## start LISTED RECORDS
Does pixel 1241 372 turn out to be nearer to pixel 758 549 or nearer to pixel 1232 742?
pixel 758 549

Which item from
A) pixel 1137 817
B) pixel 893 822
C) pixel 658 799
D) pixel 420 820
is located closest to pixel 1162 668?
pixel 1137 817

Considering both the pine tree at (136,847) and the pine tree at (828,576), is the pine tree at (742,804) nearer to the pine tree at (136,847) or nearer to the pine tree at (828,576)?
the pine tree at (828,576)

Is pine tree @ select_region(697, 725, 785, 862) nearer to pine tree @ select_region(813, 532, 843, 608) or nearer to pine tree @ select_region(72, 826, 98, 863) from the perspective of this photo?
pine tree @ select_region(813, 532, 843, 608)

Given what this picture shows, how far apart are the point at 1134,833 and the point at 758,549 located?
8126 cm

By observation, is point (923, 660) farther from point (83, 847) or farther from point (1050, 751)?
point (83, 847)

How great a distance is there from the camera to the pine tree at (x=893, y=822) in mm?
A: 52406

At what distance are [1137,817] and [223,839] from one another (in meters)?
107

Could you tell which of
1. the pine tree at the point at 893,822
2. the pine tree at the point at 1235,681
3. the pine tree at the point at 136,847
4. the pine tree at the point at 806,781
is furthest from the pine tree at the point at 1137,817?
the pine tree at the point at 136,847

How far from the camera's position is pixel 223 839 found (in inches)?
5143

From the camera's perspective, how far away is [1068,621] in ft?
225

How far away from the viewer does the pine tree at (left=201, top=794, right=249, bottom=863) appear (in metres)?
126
## end LISTED RECORDS
## start LISTED RECORDS
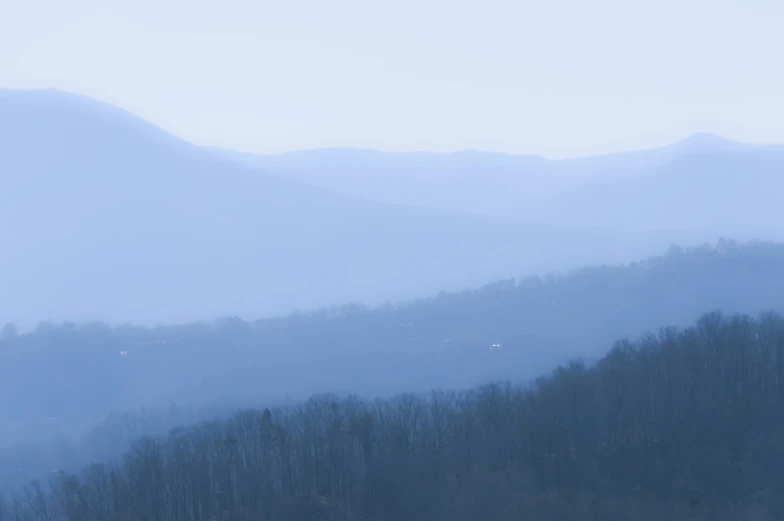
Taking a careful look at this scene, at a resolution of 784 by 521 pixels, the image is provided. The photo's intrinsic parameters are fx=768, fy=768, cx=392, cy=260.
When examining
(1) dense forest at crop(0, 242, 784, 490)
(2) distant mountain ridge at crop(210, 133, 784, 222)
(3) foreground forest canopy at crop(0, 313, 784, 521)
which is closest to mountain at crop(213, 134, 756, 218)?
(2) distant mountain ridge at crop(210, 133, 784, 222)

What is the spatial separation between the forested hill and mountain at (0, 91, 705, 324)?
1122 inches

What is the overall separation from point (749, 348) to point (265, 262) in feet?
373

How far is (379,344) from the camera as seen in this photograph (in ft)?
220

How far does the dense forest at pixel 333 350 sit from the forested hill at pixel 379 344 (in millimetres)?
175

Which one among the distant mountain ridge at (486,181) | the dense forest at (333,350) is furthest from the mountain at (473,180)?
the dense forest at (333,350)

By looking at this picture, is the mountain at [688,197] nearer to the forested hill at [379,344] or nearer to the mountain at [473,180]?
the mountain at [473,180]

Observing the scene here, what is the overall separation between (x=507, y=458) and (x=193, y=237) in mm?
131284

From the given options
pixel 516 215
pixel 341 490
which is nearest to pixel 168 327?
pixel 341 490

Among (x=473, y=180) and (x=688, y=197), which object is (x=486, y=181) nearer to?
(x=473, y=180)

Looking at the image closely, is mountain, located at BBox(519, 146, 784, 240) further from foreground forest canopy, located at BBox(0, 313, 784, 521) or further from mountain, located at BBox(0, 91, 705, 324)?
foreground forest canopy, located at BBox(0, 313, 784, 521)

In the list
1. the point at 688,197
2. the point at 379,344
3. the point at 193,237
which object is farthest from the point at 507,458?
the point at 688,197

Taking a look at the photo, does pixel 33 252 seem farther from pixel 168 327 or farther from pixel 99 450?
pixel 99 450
## end LISTED RECORDS
## start LISTED RECORDS
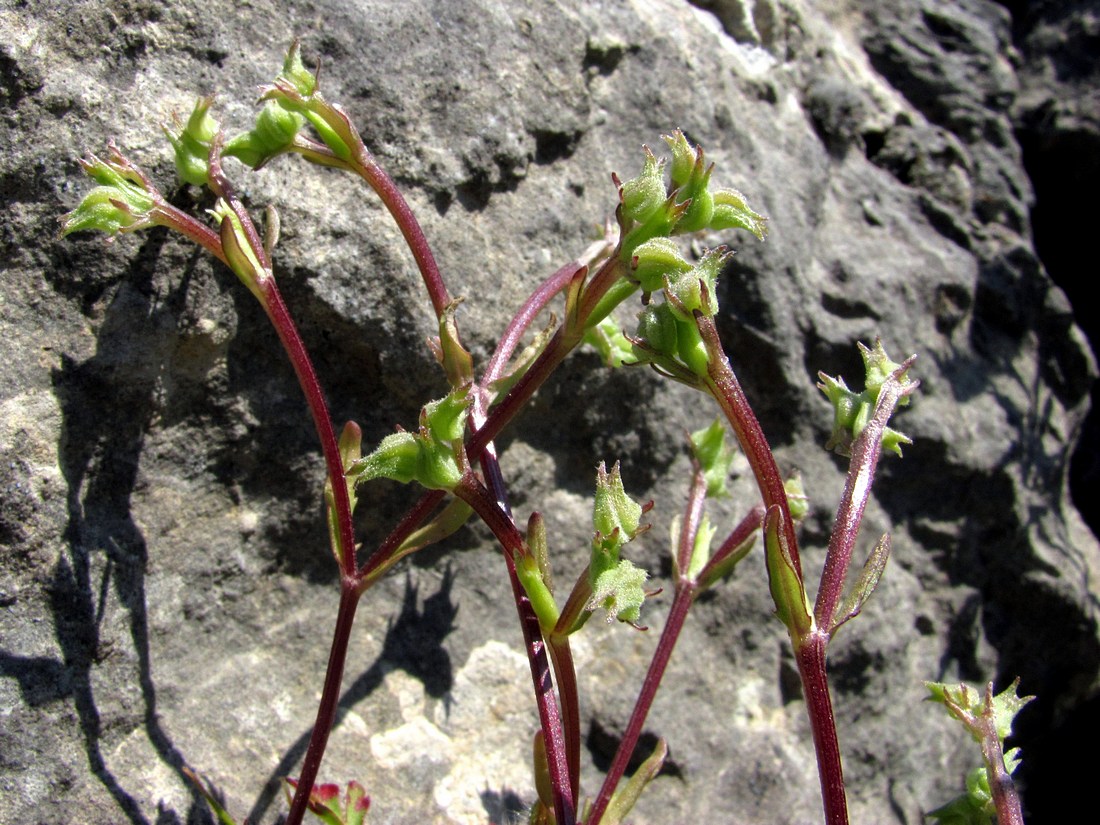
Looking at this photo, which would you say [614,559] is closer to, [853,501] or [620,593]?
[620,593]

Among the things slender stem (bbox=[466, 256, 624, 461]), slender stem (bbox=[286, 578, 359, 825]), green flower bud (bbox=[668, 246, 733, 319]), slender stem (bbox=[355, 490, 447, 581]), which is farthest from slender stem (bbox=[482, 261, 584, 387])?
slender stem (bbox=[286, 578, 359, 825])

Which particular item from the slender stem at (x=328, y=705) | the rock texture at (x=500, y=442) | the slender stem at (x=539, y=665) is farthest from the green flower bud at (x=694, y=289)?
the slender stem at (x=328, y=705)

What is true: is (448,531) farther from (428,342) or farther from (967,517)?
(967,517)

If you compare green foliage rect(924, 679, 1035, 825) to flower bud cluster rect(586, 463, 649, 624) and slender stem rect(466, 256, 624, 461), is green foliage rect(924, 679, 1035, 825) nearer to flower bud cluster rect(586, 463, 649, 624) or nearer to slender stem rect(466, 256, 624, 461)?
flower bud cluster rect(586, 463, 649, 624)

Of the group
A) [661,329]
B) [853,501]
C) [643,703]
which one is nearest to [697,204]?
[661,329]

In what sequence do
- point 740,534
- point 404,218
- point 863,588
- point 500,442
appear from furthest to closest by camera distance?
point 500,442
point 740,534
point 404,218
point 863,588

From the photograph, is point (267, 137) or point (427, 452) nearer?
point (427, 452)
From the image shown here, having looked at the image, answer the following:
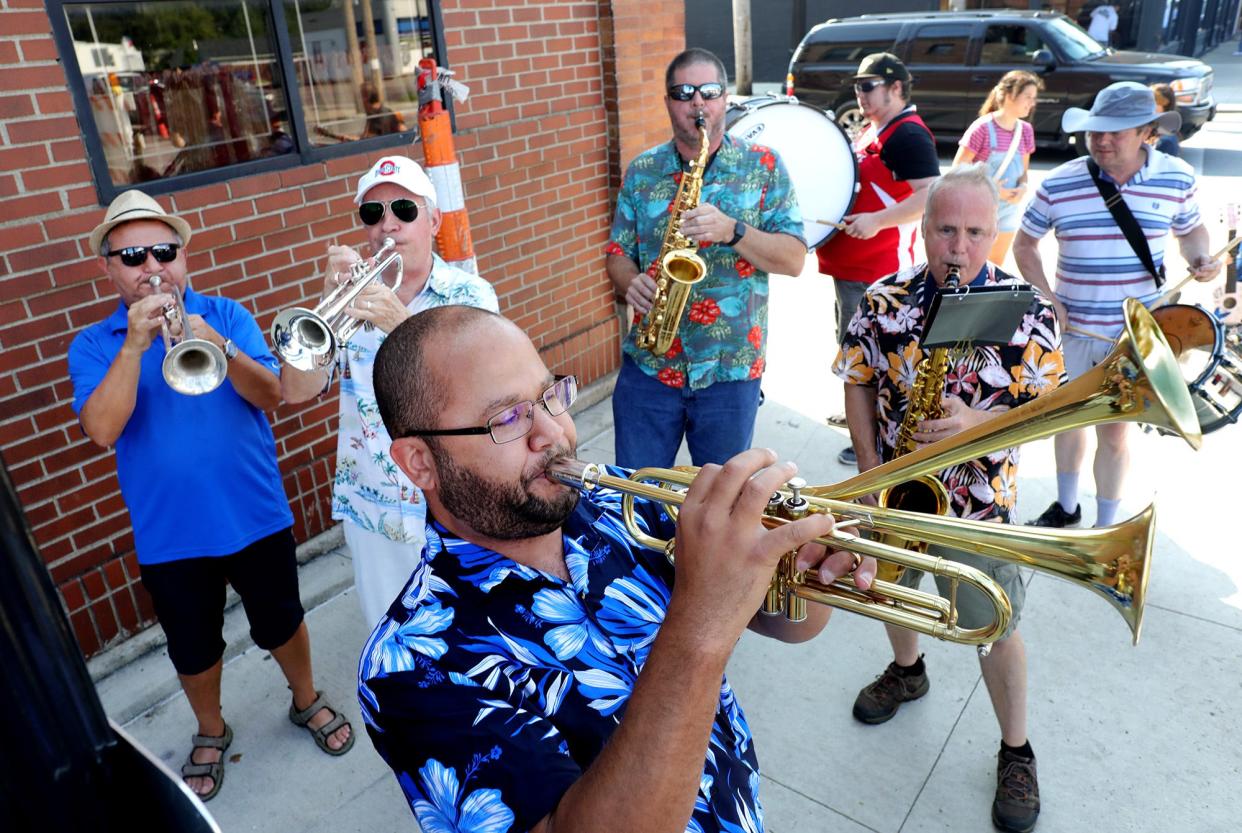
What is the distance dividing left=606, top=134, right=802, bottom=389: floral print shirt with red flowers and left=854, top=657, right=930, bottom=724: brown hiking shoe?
## end LISTED RECORDS
• **WHAT IS ASKED**
Display, copied in full, each line of the material above that contains the word "distance". Match case exactly.

• **ANSWER TO THE TASK**
How great a distance is there from the camera to the pine tree at (x=893, y=822) in mm?
At what distance are [1137,817] and [223,839] from one another (in meters)?
appear from furthest to closest by camera distance?
What is the distance dividing left=606, top=134, right=802, bottom=389: floral print shirt with red flowers and left=854, top=657, right=930, bottom=724: brown hiking shoe?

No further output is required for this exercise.